(Set task A): In the essay about high school in Helena, Montana, what does the name MORP mean?
(Set task B): Reproduce the stretch of the essay about high school in Helena, Montana from "What then, if" through "to stay home.".
(Set task C): Go on writing the essay about high school in Helena, Montana from the point where it stops.

━━ Selection

To do so properly, I must first speak about what it was when I was a kid, though those years seem almost too far away now to even understand. To go forward, sometimes, we must first go back.

Friday was for football games (American football, as true football is what we call soccer, but for brevity sake I’m going to call football in this essay, unfortunately), this was a fact indisputable. I hate football, I’ve always hated watching football. This never mattered. We watched football because it was a Friday, and football happened on Fridays, and in a small town like Helena, Montana, not many things happened on Fridays, or ever, and so when something did, we all went. All of us. Band kids, theater kids, jocks, nerds, stoners, cheerleaders, math-aletes, it didn’t matter, we all bundled up and bounced on the aluminum bleachers and screamed into those Friday night lights like the game actually mattered, like something bigger that we couldn’t put our finger on, depended on the outcome.

There were basketball games too, soccer games, random open-mic nights at little coffee shops, concerts for the Ska bands of our friends that were mostly terrible and held in ramshackle back-rooms of local bagel joints, and I’ll be damned if there weren’t high school dances.

Oh the dances. Homecoming, to MORP (prom backwards you see, the ladies “got” to ask the fellas), to Winter Formal, the the big kahuna…PROM. Everyone went to the dances. Ok, maybe not everyone, but that sweaty gymnasium with that middle-aged DJ pumping out everything from Nelly to the Eagle’s slow dance classic Desperado, was absolutely packed. I know they had the clichè punch bowl table, but hell if I ever stopped dancing long enough to see it. We all went, because it was something, it was something, finally, to do. This was the way of things, and it extended from the great heights of Prom to the more subdued release of movies like Twister in the theaters, the ‘what’ never mattering, as long as it was something we could all do, something to stave off the boredom that settled into all the gaps between these rare, these cherished marquee events.


What then, if boredom goes? What would have happened if we never felt that boredom creep in, if we never felt a single pang of apprehension, because everything we could ever imagine was already right in front of us? Sarah’s kids are juniors and sophomores in high school, and up to this point, have only attended a single dance (begrudgingly), and maybe 2 football or basketball games between them in the collective years they’ve been in high school. Total. On weekends, 9 times out of 10, neither makes plans with their friends, for even when they want to, 9 times out of 10, their friends prefer to stay home.

━━━━
━━ Entries

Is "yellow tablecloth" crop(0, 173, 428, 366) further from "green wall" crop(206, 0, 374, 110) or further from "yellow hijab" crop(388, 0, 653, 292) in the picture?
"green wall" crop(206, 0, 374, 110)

━━━━
━━ Entries

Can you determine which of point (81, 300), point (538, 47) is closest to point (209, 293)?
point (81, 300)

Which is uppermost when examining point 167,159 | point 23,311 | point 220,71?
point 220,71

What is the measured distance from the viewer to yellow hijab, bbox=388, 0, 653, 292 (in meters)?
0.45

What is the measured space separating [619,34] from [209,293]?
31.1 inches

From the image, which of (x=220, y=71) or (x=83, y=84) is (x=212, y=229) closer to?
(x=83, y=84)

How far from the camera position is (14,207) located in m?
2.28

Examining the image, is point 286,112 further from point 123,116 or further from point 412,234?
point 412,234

━━━━

(Answer A): MORP is prom spelled backwards, a dance where the girls asked the boys.

(Answer B):
What then, if boredom goes? What would have happened if we never felt that boredom creep in, if we never felt a single pang of apprehension, because everything we could ever imagine was already right in front of us? Sarah’s kids are juniors and sophomores in high school, and up to this point, have only attended a single dance (begrudgingly), and maybe 2 football or basketball games between them in the collective years they’ve been in high school. Total. On weekends, 9 times out of 10, neither makes plans with their friends, for even when they want to, 9 times out of 10, their friends prefer to stay home.

(Answer C):
When we were young, staying home was the ultimate punishment. We were only home if grounded, and being grounded was devastating in a way we couldn’t even articulate to our parents. They held that above us like Death with his scythe, a looming reminder of the power they held. Not grounded, we’d beg and bargain, anything but being locked in at home. Now, it’s teeth pulling and excuses and a million reasons to stay in. Now it’s 4 hours of some evening gone in a puff of smoke, in a half-blink, stolen away by endless scrolling of TikTok, of a million selfies sent out at random on Snapchat. Now, in the palm of a hand any movie can be streamed, any game played, any song listened to instantly. The wait is gone, the anticipation that was always the key, gone.

Now, with developments in spacial computing, with Apple Vision Pro, which terrifyingly is the worst iteration of what will surely only get faster, smaller, better, people will never again have to be away from their own highly curated ecosystems, soon, everyone could be wearing strange ski goggles and pinching invisible air to make their movie screens larger, if only for them, if only in the privacy of their own little world. Already, kids stay in more than they go out, they say no so much more often than they say yes, they don’t need that connection that we were all so desperate for, because they’re always connected.

When no one needs to do anything, everyone does nothing.

This is what I see, and perhaps it’s not the same where you are, perhaps you don’t see what I see, and I hope this is the case. I’ve seen boredom die here, I’ve seen it with my own eyes, as there’s always some glowing light waiting just inside the pocket of their jeans, every friend, every video, every dancing lip-syncing nonsensical bit of nothing that fills up their brains to the tipping point, then spills over and saturates their entire day.

Friday night lights and so few choose to go, Prom and it’s harder to get anyone to care, and I wonder if it’s this way now, where will it be in another 10 years, in 20, in 50? What becomes of so many things when boredom dies?

What, when everyone does nothing?

You tell me. Please…tell me.

To all things we went,

thrust ourselves into it all.

Why now do they stay?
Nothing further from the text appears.